** Begin MATERIAL TO PROCESS **

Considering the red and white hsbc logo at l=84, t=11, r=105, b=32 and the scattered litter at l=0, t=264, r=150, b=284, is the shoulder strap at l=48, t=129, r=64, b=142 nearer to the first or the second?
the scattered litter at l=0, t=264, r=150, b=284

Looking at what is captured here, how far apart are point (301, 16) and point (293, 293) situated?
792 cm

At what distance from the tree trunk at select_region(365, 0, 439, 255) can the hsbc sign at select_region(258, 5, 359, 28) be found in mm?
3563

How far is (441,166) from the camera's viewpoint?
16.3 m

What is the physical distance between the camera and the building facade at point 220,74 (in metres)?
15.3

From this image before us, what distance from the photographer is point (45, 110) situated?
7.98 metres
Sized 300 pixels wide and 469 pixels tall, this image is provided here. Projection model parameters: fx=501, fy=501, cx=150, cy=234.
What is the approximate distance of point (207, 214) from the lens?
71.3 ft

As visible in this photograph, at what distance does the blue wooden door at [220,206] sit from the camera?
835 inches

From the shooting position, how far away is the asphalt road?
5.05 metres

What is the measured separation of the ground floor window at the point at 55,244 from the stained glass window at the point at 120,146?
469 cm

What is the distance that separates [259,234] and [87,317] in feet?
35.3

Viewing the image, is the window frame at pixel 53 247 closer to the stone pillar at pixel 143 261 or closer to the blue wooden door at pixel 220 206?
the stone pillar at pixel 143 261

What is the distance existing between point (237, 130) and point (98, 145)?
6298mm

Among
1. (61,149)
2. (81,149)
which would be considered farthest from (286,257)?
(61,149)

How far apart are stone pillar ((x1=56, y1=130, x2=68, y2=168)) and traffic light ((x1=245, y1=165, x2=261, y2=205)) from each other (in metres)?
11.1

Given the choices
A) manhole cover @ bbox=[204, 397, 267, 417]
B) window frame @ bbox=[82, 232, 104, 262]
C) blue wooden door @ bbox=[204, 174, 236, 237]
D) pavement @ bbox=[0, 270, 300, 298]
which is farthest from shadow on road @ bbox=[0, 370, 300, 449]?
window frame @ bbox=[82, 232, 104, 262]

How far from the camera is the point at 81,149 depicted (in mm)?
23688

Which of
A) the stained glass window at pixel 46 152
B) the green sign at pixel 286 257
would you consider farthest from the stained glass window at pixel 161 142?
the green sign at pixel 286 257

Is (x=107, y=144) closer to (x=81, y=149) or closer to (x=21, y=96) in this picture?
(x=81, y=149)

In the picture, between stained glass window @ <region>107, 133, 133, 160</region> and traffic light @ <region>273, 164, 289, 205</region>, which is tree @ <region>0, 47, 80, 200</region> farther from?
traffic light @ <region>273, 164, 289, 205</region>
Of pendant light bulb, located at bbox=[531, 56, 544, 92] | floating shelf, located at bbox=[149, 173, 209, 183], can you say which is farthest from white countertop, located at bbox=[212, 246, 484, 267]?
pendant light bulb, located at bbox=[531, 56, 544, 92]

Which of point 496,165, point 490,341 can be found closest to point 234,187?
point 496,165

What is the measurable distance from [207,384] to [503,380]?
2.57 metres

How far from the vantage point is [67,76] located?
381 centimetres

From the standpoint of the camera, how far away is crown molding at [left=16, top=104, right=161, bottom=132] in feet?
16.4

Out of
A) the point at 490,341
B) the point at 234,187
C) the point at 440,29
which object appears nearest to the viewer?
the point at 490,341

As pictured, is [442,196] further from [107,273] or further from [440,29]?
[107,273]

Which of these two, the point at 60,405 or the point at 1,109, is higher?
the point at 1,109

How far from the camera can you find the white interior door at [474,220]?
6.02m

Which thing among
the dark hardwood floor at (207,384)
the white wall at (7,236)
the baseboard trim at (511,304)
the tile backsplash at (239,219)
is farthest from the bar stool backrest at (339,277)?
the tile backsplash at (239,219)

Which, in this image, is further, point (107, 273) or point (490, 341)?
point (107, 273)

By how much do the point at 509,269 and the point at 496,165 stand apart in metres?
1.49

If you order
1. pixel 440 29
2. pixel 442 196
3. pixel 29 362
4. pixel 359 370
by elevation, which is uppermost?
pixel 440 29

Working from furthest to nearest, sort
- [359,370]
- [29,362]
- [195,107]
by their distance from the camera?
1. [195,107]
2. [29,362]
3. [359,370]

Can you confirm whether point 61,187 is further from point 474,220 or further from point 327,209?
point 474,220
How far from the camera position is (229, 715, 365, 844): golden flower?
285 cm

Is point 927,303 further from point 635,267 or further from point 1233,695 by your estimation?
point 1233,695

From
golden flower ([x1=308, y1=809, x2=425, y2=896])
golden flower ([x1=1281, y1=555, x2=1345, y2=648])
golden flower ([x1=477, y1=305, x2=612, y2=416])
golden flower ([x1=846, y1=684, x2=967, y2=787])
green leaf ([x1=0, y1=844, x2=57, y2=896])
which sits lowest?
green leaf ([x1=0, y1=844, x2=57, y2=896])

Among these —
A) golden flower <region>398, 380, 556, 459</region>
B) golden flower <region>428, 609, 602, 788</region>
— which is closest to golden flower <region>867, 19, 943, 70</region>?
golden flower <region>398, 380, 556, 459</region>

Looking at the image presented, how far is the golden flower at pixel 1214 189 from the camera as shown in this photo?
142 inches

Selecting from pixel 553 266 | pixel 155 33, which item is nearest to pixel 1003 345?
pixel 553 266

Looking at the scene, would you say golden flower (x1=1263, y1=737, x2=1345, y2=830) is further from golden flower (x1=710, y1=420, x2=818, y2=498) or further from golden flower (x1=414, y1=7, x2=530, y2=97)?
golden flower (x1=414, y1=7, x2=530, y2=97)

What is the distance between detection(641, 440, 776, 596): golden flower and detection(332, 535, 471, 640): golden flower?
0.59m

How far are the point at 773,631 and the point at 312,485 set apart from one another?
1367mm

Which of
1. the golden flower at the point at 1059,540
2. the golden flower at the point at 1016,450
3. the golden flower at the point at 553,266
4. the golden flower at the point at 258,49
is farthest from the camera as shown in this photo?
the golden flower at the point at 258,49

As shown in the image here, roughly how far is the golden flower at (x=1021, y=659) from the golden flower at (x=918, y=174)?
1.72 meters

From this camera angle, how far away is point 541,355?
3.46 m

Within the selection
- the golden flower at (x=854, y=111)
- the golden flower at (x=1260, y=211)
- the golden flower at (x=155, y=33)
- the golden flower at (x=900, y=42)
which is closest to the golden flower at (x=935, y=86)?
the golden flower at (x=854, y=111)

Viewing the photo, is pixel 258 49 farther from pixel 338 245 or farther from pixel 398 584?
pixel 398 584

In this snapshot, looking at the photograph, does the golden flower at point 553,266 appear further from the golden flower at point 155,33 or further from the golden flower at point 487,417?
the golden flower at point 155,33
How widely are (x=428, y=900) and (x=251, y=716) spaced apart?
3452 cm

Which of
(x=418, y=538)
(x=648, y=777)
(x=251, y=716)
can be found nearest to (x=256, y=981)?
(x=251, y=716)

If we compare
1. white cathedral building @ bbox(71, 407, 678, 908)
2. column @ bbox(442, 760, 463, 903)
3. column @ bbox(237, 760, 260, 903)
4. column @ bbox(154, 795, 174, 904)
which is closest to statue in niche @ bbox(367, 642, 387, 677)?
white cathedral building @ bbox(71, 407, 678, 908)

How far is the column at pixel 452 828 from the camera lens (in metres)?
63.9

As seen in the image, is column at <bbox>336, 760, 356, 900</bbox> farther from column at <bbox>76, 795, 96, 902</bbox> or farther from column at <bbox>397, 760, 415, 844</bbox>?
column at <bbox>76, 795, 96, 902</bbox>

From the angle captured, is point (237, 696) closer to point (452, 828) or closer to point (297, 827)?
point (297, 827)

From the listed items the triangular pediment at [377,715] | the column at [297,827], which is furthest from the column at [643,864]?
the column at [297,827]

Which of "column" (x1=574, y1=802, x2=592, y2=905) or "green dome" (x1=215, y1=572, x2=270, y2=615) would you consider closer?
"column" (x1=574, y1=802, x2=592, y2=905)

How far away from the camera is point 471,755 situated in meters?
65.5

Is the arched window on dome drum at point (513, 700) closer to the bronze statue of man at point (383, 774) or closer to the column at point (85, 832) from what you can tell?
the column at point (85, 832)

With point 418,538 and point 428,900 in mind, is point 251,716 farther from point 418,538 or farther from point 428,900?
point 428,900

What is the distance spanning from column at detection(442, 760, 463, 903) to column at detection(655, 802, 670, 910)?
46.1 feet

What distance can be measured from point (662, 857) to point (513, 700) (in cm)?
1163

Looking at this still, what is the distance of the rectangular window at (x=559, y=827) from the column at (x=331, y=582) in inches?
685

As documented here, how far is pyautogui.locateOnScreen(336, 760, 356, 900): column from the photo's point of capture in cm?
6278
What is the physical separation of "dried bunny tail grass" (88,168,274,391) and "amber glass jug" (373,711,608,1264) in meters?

** End MATERIAL TO PROCESS **

Quote word for word the part of the items that opens with the line containing "What is the distance spanning" and closes at the end of the items.

What is the distance spanning from column at detection(442, 760, 463, 903) to column at detection(655, 802, 670, 910)?
46.1 feet

What distance can be measured from point (662, 857) to point (513, 700) (in cm)?
1163

Looking at this still, what is the distance of the rectangular window at (x=559, y=827) from the column at (x=331, y=582) in inches?
685

As documented here, how far is pyautogui.locateOnScreen(336, 760, 356, 900): column from the photo's point of capture in cm?
6278
What is the physical separation of "dried bunny tail grass" (88,168,274,391) and "amber glass jug" (373,711,608,1264) in meters?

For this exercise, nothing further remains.